*Directive*:
Repeat only the stretch from the line containing "Can you tell" through the end of the material, both ends included. Leave the requests unchanged, but scale every number in the answers (distances and coordinates alike) by 1.3, rounding each to the same number of decimal places it had and rounding halves up.

*Given data*:
---------------
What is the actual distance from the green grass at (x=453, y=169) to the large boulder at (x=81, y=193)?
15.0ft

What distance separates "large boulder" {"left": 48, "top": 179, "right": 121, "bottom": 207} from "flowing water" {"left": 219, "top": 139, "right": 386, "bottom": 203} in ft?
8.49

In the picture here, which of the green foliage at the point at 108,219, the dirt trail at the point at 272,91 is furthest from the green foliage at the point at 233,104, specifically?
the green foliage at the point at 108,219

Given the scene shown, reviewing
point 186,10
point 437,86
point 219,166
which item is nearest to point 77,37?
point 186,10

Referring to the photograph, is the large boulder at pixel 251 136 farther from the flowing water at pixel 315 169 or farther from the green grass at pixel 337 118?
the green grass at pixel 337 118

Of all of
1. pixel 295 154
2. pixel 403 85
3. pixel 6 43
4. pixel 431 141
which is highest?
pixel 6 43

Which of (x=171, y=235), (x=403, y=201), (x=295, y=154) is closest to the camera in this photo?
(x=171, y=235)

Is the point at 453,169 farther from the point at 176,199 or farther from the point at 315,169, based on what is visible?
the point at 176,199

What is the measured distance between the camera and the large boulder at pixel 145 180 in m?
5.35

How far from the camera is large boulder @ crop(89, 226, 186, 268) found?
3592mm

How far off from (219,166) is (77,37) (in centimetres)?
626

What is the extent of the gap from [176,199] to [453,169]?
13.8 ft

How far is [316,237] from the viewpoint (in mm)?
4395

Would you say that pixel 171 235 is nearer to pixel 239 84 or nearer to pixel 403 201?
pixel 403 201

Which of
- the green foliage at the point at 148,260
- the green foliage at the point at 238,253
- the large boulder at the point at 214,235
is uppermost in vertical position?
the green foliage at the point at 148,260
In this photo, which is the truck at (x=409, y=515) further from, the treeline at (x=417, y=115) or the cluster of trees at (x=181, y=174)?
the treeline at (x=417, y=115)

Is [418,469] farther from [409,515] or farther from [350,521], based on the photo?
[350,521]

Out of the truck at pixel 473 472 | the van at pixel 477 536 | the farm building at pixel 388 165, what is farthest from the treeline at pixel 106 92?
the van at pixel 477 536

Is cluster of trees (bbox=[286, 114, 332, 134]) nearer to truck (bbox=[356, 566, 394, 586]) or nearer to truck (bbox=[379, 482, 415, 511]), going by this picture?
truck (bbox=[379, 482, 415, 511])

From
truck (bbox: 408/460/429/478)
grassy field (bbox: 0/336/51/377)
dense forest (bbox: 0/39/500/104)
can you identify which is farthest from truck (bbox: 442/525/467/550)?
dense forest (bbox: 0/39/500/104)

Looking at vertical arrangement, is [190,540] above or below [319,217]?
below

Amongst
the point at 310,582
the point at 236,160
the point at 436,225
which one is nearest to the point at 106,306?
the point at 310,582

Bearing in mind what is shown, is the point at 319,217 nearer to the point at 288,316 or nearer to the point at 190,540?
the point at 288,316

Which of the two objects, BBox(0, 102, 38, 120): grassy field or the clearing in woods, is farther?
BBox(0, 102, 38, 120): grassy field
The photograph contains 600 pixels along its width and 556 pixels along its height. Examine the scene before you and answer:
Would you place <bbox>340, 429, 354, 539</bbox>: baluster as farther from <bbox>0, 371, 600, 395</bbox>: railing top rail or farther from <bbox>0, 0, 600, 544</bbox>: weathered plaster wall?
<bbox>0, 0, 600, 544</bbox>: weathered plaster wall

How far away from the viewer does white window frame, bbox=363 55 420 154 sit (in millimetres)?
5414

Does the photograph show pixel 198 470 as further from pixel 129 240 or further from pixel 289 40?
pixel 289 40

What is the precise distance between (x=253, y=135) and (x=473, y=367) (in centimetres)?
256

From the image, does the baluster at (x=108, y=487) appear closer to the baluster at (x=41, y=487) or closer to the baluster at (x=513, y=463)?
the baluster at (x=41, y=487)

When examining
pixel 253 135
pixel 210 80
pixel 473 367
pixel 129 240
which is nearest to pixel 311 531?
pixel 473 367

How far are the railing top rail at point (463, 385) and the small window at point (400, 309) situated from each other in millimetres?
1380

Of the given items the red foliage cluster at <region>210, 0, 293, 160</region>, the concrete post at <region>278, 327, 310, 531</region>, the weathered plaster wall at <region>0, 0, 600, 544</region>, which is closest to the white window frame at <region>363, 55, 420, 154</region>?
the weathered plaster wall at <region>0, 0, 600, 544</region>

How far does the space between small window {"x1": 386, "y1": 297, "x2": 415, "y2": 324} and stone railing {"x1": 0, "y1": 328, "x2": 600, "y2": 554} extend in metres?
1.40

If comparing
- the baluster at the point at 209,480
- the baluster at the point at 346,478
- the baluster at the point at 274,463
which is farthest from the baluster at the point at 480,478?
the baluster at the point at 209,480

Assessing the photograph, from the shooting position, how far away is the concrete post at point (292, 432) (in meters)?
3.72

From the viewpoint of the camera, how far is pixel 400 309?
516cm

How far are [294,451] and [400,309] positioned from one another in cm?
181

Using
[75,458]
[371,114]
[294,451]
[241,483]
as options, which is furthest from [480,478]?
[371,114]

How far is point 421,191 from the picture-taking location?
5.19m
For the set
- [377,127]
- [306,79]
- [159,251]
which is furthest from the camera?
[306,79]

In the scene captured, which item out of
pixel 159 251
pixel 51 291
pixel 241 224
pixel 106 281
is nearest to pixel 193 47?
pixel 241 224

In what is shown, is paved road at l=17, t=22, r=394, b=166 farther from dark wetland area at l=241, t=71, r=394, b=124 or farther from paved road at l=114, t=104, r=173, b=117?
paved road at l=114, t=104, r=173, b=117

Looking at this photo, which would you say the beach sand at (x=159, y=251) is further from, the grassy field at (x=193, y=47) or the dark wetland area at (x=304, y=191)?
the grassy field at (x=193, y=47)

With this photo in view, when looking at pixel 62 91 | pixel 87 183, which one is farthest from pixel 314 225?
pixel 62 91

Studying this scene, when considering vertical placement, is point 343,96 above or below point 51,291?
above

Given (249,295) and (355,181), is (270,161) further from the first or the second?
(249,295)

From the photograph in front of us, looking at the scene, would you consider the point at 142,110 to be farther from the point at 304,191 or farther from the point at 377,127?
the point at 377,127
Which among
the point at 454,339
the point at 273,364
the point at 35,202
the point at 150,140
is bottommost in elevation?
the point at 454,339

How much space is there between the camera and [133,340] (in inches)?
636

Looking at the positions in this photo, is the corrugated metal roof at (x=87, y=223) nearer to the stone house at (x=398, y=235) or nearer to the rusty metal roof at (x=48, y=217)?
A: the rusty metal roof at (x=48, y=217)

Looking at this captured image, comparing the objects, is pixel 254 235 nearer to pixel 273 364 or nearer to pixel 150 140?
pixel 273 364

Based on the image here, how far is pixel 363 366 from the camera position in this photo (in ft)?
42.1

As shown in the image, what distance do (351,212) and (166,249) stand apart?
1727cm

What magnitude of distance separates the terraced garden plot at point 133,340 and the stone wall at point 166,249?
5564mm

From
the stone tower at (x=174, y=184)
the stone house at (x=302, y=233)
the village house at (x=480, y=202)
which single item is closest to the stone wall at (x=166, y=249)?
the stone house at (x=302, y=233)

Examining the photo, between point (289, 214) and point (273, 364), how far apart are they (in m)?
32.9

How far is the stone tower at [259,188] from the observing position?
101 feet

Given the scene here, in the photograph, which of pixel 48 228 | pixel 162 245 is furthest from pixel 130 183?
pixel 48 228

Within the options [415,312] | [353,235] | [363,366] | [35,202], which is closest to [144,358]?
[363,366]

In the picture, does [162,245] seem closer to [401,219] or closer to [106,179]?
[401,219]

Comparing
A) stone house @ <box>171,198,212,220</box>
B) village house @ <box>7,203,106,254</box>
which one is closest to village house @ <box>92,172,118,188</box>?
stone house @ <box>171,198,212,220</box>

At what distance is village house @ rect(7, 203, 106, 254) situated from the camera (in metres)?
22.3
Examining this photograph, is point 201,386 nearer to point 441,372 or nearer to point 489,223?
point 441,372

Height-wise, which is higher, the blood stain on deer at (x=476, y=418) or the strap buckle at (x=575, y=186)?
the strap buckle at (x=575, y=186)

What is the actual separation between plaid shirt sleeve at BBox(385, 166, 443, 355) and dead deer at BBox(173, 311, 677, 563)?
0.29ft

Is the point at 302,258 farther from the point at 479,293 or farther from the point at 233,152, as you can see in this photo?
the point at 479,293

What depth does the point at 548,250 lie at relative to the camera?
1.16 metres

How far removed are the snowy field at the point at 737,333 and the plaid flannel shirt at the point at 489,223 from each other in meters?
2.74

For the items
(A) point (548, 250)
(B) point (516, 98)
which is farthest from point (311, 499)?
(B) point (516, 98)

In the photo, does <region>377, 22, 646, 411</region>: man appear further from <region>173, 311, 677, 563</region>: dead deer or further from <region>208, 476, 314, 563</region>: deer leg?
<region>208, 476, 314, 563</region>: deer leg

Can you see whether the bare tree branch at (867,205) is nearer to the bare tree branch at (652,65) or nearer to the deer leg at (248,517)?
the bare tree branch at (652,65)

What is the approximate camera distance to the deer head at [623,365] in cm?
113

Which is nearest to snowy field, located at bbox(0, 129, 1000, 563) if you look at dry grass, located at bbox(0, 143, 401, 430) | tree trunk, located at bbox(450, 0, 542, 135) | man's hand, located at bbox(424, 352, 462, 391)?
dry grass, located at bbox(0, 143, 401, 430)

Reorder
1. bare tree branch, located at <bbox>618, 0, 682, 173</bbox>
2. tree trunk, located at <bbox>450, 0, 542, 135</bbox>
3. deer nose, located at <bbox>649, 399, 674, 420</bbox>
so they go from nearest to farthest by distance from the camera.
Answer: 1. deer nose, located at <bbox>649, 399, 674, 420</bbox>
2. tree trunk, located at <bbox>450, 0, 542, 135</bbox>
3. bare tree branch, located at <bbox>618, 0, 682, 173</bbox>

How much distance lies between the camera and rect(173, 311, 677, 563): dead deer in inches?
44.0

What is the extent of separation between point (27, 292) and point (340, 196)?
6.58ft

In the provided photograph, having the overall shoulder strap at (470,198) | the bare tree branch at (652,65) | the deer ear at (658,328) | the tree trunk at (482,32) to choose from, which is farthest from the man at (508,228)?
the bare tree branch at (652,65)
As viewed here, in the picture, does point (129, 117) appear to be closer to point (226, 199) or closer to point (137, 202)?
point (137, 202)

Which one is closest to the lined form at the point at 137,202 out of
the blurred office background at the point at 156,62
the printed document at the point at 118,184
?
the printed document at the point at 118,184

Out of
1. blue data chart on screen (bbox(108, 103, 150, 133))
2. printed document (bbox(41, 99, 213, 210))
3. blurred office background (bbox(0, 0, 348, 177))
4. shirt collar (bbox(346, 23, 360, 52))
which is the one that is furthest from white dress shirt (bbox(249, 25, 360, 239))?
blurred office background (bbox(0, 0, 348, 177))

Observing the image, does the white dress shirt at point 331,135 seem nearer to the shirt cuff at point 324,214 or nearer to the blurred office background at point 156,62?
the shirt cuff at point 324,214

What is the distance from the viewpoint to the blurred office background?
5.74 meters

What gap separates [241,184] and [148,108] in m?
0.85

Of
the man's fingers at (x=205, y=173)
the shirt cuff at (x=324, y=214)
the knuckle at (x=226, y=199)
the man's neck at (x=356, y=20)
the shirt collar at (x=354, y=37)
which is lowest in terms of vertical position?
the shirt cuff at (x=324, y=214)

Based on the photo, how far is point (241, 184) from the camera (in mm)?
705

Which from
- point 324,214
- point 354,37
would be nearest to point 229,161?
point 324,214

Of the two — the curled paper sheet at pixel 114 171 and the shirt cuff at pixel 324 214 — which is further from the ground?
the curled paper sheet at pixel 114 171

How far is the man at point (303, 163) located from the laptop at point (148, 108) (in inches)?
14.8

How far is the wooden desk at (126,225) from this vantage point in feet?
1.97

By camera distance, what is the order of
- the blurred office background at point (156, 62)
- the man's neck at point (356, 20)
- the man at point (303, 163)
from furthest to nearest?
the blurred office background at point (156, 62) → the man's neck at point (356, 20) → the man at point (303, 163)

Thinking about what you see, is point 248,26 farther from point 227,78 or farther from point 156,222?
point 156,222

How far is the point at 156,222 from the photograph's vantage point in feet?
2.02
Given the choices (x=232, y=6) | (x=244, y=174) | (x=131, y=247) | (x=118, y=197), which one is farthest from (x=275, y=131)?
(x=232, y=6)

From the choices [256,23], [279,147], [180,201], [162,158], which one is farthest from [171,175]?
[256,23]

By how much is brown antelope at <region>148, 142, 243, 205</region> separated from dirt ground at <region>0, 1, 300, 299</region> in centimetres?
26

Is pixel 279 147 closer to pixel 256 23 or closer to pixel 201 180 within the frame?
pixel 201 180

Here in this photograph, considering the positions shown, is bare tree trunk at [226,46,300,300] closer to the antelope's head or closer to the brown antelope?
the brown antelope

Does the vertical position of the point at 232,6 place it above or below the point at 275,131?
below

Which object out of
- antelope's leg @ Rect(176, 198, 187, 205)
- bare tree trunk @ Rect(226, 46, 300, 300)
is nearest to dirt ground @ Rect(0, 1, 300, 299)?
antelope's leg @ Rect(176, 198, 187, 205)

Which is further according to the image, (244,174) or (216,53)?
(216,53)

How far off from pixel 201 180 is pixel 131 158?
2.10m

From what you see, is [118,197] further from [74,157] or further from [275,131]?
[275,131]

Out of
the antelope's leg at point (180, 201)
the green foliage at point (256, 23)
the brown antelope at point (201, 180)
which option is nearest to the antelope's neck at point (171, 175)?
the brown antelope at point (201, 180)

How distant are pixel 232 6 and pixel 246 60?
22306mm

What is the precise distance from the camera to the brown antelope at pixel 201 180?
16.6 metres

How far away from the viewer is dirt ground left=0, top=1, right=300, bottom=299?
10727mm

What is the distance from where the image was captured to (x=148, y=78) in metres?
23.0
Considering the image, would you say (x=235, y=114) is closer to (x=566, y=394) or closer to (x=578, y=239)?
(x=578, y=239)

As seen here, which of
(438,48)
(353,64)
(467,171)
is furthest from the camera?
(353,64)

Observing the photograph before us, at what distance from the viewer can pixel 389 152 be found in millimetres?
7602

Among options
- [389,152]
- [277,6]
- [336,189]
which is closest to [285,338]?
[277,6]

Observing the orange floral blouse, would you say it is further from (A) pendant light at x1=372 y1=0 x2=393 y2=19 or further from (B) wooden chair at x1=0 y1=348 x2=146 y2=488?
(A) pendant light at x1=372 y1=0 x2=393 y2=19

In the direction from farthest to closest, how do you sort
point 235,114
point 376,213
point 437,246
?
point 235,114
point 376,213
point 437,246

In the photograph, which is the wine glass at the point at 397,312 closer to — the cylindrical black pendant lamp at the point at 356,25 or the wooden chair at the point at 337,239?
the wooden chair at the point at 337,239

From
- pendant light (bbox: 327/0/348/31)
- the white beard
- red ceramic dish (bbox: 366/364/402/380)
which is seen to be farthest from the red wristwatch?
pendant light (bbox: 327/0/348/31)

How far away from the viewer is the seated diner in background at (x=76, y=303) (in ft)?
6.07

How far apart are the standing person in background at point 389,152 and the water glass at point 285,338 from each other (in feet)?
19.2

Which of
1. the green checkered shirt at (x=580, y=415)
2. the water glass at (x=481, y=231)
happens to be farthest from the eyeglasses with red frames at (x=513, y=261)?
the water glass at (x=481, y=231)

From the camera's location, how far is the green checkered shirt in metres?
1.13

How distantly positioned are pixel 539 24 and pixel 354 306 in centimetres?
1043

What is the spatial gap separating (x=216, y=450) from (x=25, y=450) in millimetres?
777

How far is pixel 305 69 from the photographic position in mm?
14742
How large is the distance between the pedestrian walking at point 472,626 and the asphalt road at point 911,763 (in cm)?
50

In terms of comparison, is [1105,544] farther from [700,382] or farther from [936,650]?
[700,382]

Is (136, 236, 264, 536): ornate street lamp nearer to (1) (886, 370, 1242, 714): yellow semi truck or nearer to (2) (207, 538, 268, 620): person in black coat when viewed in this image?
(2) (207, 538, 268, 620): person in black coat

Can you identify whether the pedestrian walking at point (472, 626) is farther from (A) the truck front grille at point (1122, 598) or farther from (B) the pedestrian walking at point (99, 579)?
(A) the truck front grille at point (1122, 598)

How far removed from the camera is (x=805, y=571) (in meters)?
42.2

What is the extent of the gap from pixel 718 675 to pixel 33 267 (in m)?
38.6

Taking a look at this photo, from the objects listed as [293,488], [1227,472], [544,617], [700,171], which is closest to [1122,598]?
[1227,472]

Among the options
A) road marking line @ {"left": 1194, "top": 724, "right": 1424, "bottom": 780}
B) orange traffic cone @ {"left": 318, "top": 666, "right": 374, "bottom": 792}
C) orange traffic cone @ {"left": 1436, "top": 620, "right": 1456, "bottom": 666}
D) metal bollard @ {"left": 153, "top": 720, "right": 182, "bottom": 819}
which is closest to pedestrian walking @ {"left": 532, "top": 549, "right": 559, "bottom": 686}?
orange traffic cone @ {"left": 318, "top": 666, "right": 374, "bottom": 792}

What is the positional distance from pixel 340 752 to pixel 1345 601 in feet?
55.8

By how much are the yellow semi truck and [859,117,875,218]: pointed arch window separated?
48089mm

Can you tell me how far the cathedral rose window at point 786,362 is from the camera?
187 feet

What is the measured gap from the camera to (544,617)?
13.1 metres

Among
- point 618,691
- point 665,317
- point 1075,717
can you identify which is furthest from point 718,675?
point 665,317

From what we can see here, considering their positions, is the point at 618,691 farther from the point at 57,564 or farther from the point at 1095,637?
---------------
*The answer*:
Can you tell me how far the cathedral rose window at point 786,362 is from the camera?
243 feet

What is the measured gap from the camera to (544,617)?
17.0 metres

Among
- point 618,691
- point 665,317
- point 1075,717
can you identify which is furthest from point 718,675?
point 865,412

From what we can see here, considering their positions, is the point at 618,691 farther from the point at 57,564 or farther from the point at 1095,637?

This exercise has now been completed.